Data for the task:
============================================================

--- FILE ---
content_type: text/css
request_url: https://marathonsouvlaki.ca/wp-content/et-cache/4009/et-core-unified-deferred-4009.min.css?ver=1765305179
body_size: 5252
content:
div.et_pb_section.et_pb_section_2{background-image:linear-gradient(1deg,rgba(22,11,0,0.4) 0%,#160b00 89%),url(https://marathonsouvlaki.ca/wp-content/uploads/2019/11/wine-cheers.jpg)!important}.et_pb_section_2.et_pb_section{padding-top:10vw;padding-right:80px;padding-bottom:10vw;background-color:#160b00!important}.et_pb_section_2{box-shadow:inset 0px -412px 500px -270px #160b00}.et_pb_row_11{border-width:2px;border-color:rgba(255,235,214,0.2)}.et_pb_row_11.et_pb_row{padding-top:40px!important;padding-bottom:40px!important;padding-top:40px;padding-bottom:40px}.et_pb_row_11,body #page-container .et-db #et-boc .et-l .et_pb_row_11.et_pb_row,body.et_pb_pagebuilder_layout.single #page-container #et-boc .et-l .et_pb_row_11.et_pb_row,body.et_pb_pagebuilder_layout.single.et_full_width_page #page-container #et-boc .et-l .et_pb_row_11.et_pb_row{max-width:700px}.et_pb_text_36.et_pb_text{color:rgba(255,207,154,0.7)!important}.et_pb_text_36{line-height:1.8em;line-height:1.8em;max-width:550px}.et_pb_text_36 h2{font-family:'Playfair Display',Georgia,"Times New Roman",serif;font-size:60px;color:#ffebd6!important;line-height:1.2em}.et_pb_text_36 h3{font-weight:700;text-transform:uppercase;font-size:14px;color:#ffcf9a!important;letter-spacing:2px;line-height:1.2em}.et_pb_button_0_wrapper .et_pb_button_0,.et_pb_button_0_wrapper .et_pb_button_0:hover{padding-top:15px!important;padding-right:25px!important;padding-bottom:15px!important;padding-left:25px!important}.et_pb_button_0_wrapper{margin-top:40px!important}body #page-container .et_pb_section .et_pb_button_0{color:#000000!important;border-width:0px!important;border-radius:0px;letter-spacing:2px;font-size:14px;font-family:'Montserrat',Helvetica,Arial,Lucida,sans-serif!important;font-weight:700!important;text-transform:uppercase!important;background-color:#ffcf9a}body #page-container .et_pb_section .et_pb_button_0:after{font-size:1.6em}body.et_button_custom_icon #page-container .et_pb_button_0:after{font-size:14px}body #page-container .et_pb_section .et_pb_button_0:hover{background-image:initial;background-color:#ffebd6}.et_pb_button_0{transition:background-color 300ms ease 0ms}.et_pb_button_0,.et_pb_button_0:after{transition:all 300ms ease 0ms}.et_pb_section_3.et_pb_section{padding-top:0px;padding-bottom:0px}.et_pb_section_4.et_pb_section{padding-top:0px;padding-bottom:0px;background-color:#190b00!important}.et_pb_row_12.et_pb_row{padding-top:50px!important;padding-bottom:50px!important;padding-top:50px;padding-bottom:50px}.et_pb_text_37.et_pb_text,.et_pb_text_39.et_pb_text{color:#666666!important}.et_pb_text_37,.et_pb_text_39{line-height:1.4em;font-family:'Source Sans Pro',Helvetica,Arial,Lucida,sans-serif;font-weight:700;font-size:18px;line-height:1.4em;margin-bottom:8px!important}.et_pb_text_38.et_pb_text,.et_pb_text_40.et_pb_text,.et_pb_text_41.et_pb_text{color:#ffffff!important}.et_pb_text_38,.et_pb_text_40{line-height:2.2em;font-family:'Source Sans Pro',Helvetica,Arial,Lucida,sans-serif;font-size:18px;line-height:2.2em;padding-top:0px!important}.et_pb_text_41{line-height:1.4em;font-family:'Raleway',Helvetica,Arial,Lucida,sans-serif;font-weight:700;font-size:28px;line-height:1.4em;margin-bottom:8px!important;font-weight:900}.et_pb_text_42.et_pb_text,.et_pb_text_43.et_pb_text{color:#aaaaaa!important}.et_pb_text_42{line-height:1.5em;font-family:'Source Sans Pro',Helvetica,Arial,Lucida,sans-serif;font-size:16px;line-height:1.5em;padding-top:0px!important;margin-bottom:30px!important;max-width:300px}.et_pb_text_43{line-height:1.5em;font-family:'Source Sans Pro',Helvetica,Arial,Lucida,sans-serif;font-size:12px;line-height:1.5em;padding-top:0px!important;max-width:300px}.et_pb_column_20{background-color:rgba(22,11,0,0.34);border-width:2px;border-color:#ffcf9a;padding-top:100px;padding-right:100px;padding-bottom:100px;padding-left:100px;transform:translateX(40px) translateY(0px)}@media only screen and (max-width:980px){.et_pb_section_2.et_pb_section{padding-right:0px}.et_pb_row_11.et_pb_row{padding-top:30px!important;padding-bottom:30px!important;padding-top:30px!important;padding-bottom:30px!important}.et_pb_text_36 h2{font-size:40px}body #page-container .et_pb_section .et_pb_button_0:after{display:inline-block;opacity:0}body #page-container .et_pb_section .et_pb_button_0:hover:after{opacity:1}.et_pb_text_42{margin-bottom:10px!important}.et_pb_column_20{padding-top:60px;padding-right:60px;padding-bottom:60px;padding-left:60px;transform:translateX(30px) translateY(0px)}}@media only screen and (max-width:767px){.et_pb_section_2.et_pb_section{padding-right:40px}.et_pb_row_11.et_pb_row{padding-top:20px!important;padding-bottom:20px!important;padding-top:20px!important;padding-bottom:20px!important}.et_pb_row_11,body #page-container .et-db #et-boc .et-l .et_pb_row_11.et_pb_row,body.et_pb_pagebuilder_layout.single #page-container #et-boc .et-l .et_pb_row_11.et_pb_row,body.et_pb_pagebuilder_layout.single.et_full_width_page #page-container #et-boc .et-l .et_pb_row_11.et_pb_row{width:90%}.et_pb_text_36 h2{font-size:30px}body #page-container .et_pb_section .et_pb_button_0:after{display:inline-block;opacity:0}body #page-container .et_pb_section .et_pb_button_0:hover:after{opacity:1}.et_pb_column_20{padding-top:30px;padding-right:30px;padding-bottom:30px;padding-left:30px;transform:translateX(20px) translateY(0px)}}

============================================================

Problem statement: The reply should contain all of the entries exactly as shown above.

Answer to the exercise:
--- FILE ---
content_type: text/css
request_url: https://marathonsouvlaki.ca/wp-content/et-cache/4009/et-core-unified-deferred-4009.min.css?ver=1765305179
body_size: 5252
content:
div.et_pb_section.et_pb_section_2{background-image:linear-gradient(1deg,rgba(22,11,0,0.4) 0%,#160b00 89%),url(https://marathonsouvlaki.ca/wp-content/uploads/2019/11/wine-cheers.jpg)!important}.et_pb_section_2.et_pb_section{padding-top:10vw;padding-right:80px;padding-bottom:10vw;background-color:#160b00!important}.et_pb_section_2{box-shadow:inset 0px -412px 500px -270px #160b00}.et_pb_row_11{border-width:2px;border-color:rgba(255,235,214,0.2)}.et_pb_row_11.et_pb_row{padding-top:40px!important;padding-bottom:40px!important;padding-top:40px;padding-bottom:40px}.et_pb_row_11,body #page-container .et-db #et-boc .et-l .et_pb_row_11.et_pb_row,body.et_pb_pagebuilder_layout.single #page-container #et-boc .et-l .et_pb_row_11.et_pb_row,body.et_pb_pagebuilder_layout.single.et_full_width_page #page-container #et-boc .et-l .et_pb_row_11.et_pb_row{max-width:700px}.et_pb_text_36.et_pb_text{color:rgba(255,207,154,0.7)!important}.et_pb_text_36{line-height:1.8em;line-height:1.8em;max-width:550px}.et_pb_text_36 h2{font-family:'Playfair Display',Georgia,"Times New Roman",serif;font-size:60px;color:#ffebd6!important;line-height:1.2em}.et_pb_text_36 h3{font-weight:700;text-transform:uppercase;font-size:14px;color:#ffcf9a!important;letter-spacing:2px;line-height:1.2em}.et_pb_button_0_wrapper .et_pb_button_0,.et_pb_button_0_wrapper .et_pb_button_0:hover{padding-top:15px!important;padding-right:25px!important;padding-bottom:15px!important;padding-left:25px!important}.et_pb_button_0_wrapper{margin-top:40px!important}body #page-container .et_pb_section .et_pb_button_0{color:#000000!important;border-width:0px!important;border-radius:0px;letter-spacing:2px;font-size:14px;font-family:'Montserrat',Helvetica,Arial,Lucida,sans-serif!important;font-weight:700!important;text-transform:uppercase!important;background-color:#ffcf9a}body #page-container .et_pb_section .et_pb_button_0:after{font-size:1.6em}body.et_button_custom_icon #page-container .et_pb_button_0:after{font-size:14px}body #page-container .et_pb_section .et_pb_button_0:hover{background-image:initial;background-color:#ffebd6}.et_pb_button_0{transition:background-color 300ms ease 0ms}.et_pb_button_0,.et_pb_button_0:after{transition:all 300ms ease 0ms}.et_pb_section_3.et_pb_section{padding-top:0px;padding-bottom:0px}.et_pb_section_4.et_pb_section{padding-top:0px;padding-bottom:0px;background-color:#190b00!important}.et_pb_row_12.et_pb_row{padding-top:50px!important;padding-bottom:50px!important;padding-top:50px;padding-bottom:50px}.et_pb_text_37.et_pb_text,.et_pb_text_39.et_pb_text{color:#666666!important}.et_pb_text_37,.et_pb_text_39{line-height:1.4em;font-family:'Source Sans Pro',Helvetica,Arial,Lucida,sans-serif;font-weight:700;font-size:18px;line-height:1.4em;margin-bottom:8px!important}.et_pb_text_38.et_pb_text,.et_pb_text_40.et_pb_text,.et_pb_text_41.et_pb_text{color:#ffffff!important}.et_pb_text_38,.et_pb_text_40{line-height:2.2em;font-family:'Source Sans Pro',Helvetica,Arial,Lucida,sans-serif;font-size:18px;line-height:2.2em;padding-top:0px!important}.et_pb_text_41{line-height:1.4em;font-family:'Raleway',Helvetica,Arial,Lucida,sans-serif;font-weight:700;font-size:28px;line-height:1.4em;margin-bottom:8px!important;font-weight:900}.et_pb_text_42.et_pb_text,.et_pb_text_43.et_pb_text{color:#aaaaaa!important}.et_pb_text_42{line-height:1.5em;font-family:'Source Sans Pro',Helvetica,Arial,Lucida,sans-serif;font-size:16px;line-height:1.5em;padding-top:0px!important;margin-bottom:30px!important;max-width:300px}.et_pb_text_43{line-height:1.5em;font-family:'Source Sans Pro',Helvetica,Arial,Lucida,sans-serif;font-size:12px;line-height:1.5em;padding-top:0px!important;max-width:300px}.et_pb_column_20{background-color:rgba(22,11,0,0.34);border-width:2px;border-color:#ffcf9a;padding-top:100px;padding-right:100px;padding-bottom:100px;padding-left:100px;transform:translateX(40px) translateY(0px)}@media only screen and (max-width:980px){.et_pb_section_2.et_pb_section{padding-right:0px}.et_pb_row_11.et_pb_row{padding-top:30px!important;padding-bottom:30px!important;padding-top:30px!important;padding-bottom:30px!important}.et_pb_text_36 h2{font-size:40px}body #page-container .et_pb_section .et_pb_button_0:after{display:inline-block;opacity:0}body #page-container .et_pb_section .et_pb_button_0:hover:after{opacity:1}.et_pb_text_42{margin-bottom:10px!important}.et_pb_column_20{padding-top:60px;padding-right:60px;padding-bottom:60px;padding-left:60px;transform:translateX(30px) translateY(0px)}}@media only screen and (max-width:767px){.et_pb_section_2.et_pb_section{padding-right:40px}.et_pb_row_11.et_pb_row{padding-top:20px!important;padding-bottom:20px!important;padding-top:20px!important;padding-bottom:20px!important}.et_pb_row_11,body #page-container .et-db #et-boc .et-l .et_pb_row_11.et_pb_row,body.et_pb_pagebuilder_layout.single #page-container #et-boc .et-l .et_pb_row_11.et_pb_row,body.et_pb_pagebuilder_layout.single.et_full_width_page #page-container #et-boc .et-l .et_pb_row_11.et_pb_row{width:90%}.et_pb_text_36 h2{font-size:30px}body #page-container .et_pb_section .et_pb_button_0:after{display:inline-block;opacity:0}body #page-container .et_pb_section .et_pb_button_0:hover:after{opacity:1}.et_pb_column_20{padding-top:30px;padding-right:30px;padding-bottom:30px;padding-left:30px;transform:translateX(20px) translateY(0px)}}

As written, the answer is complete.